▶ **Selected excerpt**
Rhantus suturalis, commonly known as the supertramp beetle or cosmopolitan diving beetle, is a species of diving beetle (Dytiscidae) with a cosmopolitan distribution.

== Description ==
Adult Rhantus suturalis range from 10.5 to 13.0 mm in length. The head is black with a pale anterior margin and a pale marking between the eyes, and the antennae and palps are also pale. The pronotum is pale with a usually well-defined dark mark in the middle. The elytra are pale brown and covered in fine punctures. The sternites of the abdomen are completely black. The legs are brown and often have the metatibiae and metatarsi darker. Males differ from females in the basal tarsomeres of the prolegs and midlegs being weakly dilated, and the protarsal claws being unequal and much shorter than the terminal tarsomere.

In Europe, R. suturalis coexists with the also-common species R. exsoletus, but that species has a vague black posterior margin to the pronotum instead of a central dark mark, and its abdominal sternites are yellow instead of black. In Australia, the only other Rhantus species is R. simulans, which is larger (12.8-13.5 mm) and only found in the country's southwest, unlike the more widespread R. suturalis.

Larvae are typical for larvae of Dytiscidae, with a flat head, crescent-shaped jaws and a segmented body. The legs are partially fringed with hairs, used in swimming. The end of the abdomen has a pair of cerci which are covered in setae. Fully grown larvae are about 15 mm long.

Pupae are covered in stiff hairs. These hairs keep the rest of the pupa off the mud of the pupation cell (see the "Life cycle" section below), which may help it avoid fungal infection and keep the surrounding air fresh.

▶ **Data section**
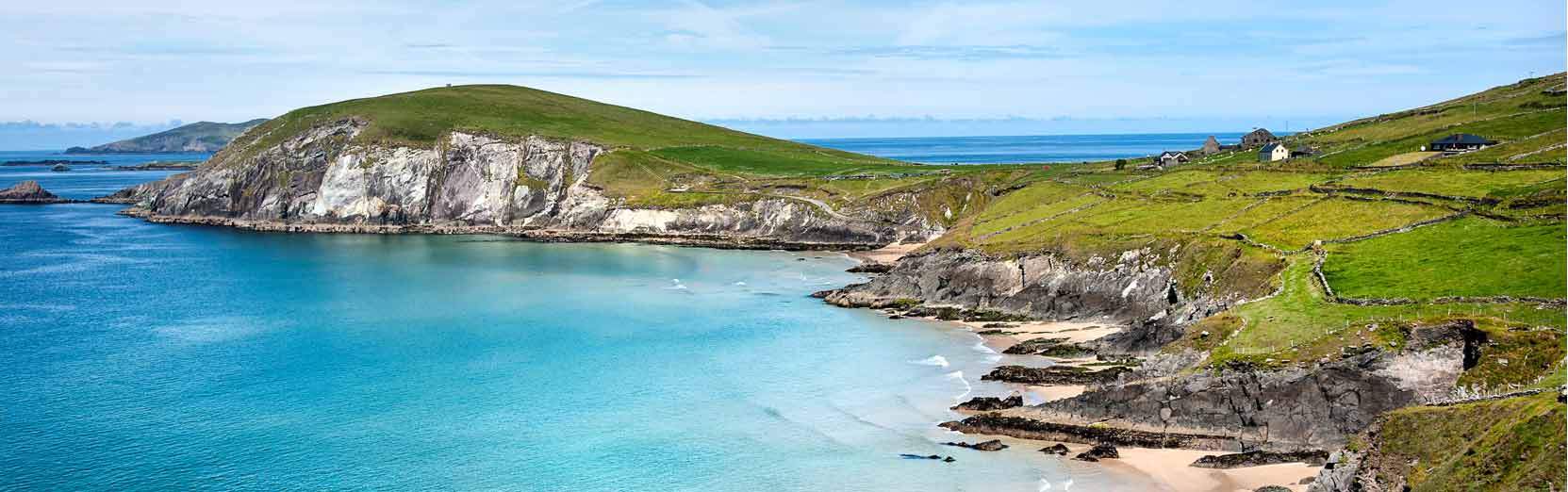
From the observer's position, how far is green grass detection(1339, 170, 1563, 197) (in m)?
86.8

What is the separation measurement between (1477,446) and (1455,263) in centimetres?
3407

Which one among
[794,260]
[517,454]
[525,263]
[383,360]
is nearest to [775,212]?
[794,260]

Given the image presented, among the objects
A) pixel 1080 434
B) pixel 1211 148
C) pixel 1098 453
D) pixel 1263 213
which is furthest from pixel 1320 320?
pixel 1211 148

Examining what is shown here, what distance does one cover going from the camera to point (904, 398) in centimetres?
6444

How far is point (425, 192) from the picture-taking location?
594 feet

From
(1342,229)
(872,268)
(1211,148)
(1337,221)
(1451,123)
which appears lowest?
(872,268)

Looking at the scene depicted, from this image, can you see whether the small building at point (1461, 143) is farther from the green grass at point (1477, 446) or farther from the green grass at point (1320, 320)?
the green grass at point (1477, 446)

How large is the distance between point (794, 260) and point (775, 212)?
24.1 metres

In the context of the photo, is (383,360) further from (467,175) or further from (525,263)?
(467,175)

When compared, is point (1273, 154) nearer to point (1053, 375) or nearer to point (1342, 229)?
point (1342, 229)

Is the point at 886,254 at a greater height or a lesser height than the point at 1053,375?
greater

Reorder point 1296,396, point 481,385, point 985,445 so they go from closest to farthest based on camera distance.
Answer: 1. point 1296,396
2. point 985,445
3. point 481,385

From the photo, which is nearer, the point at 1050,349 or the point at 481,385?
the point at 481,385

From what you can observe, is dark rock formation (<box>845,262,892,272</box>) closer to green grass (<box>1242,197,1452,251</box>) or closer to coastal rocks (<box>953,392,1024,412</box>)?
green grass (<box>1242,197,1452,251</box>)
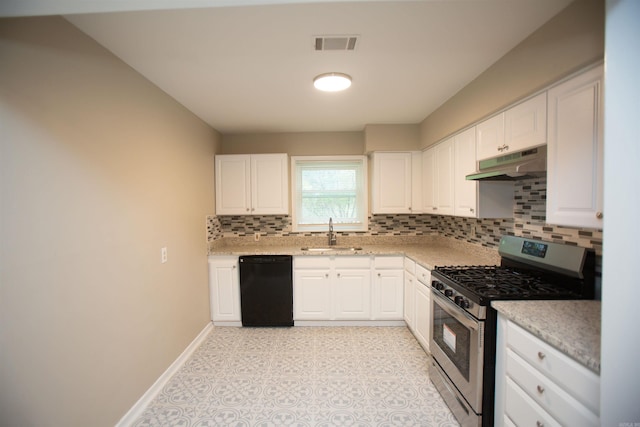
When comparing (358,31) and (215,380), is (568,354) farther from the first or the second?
(215,380)

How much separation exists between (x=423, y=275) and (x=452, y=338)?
2.38 feet

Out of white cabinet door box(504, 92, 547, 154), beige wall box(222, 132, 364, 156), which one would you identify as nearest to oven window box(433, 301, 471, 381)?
white cabinet door box(504, 92, 547, 154)

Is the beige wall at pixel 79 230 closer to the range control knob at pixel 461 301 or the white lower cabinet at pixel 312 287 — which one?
the white lower cabinet at pixel 312 287

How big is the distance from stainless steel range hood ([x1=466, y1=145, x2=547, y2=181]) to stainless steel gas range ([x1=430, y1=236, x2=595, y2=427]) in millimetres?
517

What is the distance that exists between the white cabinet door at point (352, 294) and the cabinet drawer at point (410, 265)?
428 millimetres

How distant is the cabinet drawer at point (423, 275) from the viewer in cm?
231

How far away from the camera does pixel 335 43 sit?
1.56m

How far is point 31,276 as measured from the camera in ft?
3.76

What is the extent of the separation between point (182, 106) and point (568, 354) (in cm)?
325

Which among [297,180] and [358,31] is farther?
[297,180]

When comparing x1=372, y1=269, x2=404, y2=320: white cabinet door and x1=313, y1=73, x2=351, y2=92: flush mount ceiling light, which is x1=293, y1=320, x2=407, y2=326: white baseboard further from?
x1=313, y1=73, x2=351, y2=92: flush mount ceiling light

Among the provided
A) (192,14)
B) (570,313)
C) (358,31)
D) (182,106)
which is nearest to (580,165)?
(570,313)

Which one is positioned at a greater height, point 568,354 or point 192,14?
point 192,14

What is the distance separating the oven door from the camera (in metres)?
1.47
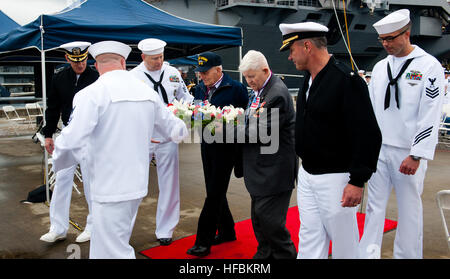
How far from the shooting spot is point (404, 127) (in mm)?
3262

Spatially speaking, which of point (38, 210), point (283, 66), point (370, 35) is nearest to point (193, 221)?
point (38, 210)

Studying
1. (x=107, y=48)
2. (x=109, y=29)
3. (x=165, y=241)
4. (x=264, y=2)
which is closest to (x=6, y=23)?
(x=109, y=29)

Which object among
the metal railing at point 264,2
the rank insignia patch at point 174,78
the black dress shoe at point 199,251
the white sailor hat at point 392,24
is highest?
the metal railing at point 264,2

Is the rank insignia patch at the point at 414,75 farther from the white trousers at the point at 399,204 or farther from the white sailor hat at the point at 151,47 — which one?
the white sailor hat at the point at 151,47

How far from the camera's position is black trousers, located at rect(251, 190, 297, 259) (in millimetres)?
3541

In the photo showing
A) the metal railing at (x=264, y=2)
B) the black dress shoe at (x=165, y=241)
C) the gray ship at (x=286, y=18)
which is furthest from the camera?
the gray ship at (x=286, y=18)

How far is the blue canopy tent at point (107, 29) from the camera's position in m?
5.38

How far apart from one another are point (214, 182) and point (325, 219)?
1652mm

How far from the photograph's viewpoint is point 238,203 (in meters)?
6.14

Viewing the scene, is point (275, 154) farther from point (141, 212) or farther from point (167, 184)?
point (141, 212)

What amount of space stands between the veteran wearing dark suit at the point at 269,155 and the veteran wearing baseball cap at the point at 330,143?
670 mm

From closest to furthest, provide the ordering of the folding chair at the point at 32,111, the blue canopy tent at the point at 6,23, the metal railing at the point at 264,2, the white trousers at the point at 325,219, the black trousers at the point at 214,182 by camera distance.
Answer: the white trousers at the point at 325,219, the black trousers at the point at 214,182, the blue canopy tent at the point at 6,23, the folding chair at the point at 32,111, the metal railing at the point at 264,2

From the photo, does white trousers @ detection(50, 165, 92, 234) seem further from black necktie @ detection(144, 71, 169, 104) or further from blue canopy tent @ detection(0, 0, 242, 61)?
blue canopy tent @ detection(0, 0, 242, 61)

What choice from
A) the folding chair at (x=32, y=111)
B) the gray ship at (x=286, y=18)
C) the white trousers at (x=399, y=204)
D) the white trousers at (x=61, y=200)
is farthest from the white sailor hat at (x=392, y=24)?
the gray ship at (x=286, y=18)
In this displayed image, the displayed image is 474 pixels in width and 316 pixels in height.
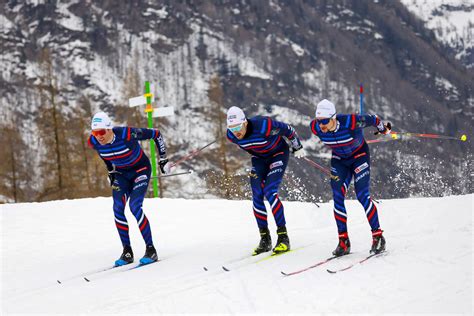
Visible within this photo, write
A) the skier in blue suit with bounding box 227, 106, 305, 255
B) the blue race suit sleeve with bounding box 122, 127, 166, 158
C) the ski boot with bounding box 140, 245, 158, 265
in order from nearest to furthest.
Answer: the skier in blue suit with bounding box 227, 106, 305, 255
the blue race suit sleeve with bounding box 122, 127, 166, 158
the ski boot with bounding box 140, 245, 158, 265

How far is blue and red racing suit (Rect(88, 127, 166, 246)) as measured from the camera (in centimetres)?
768

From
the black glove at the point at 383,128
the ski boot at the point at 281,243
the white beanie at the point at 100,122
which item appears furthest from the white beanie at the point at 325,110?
the white beanie at the point at 100,122

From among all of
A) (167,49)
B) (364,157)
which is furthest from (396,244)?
(167,49)

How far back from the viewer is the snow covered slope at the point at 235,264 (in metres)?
5.26

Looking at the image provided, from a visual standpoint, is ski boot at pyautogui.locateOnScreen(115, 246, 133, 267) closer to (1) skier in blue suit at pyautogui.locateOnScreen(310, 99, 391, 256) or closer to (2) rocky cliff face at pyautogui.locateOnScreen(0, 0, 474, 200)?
(1) skier in blue suit at pyautogui.locateOnScreen(310, 99, 391, 256)

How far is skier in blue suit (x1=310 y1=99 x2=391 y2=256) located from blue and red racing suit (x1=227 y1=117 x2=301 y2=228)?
22.9 inches

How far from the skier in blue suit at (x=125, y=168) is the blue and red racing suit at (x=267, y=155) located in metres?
1.26

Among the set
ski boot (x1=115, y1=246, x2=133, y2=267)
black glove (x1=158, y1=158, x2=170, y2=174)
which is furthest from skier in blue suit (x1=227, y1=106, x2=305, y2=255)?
ski boot (x1=115, y1=246, x2=133, y2=267)

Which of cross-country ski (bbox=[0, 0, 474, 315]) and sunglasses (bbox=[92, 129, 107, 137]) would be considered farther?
sunglasses (bbox=[92, 129, 107, 137])

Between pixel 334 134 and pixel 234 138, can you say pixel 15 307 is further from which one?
pixel 334 134

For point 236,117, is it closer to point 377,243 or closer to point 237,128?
point 237,128

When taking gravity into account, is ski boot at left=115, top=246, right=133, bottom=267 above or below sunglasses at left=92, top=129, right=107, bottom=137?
below

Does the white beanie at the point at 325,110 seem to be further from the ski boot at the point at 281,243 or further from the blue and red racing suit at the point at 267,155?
the ski boot at the point at 281,243

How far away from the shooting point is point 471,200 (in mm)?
10258
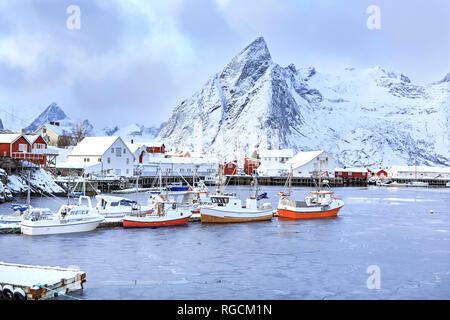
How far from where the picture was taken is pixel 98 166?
3548 inches

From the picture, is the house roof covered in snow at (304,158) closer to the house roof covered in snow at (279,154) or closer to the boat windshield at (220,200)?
the house roof covered in snow at (279,154)

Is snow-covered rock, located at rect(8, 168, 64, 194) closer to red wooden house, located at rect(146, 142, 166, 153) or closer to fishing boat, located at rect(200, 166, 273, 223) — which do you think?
fishing boat, located at rect(200, 166, 273, 223)

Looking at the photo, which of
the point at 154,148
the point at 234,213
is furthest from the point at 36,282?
the point at 154,148

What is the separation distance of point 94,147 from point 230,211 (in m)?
54.3

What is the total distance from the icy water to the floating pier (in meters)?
0.83

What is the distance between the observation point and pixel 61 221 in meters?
36.9

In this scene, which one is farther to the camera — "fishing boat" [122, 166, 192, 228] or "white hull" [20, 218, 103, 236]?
"fishing boat" [122, 166, 192, 228]

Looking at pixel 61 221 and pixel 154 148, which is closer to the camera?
pixel 61 221

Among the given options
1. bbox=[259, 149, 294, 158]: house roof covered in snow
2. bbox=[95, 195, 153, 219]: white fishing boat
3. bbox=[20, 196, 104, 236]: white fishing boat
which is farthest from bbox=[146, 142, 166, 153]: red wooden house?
bbox=[20, 196, 104, 236]: white fishing boat

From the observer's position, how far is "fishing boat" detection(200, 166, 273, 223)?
148ft

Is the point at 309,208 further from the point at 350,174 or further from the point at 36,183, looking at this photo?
the point at 350,174

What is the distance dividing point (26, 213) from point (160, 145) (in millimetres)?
103229

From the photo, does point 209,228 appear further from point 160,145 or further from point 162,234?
point 160,145
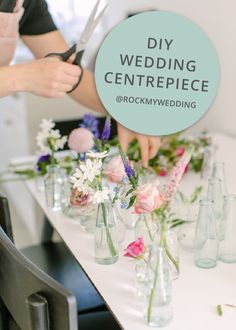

▶ **Activity**
Copy the passage on Rhantus suturalis starting at "Larvae are typical" and ending at "surrounding air fresh.", substituting "bristles" for "hairs" throughout.

▶ **Task result**
Larvae are typical for larvae of Dytiscidae, with a flat head, crescent-shaped jaws and a segmented body. The legs are partially fringed with bristles, used in swimming. The end of the abdomen has a pair of cerci which are covered in setae. Fully grown larvae are about 15 mm long.

Pupae are covered in stiff bristles. These bristles keep the rest of the pupa off the mud of the pupation cell (see the "Life cycle" section below), which may help it avoid fungal infection and keep the surrounding air fresh.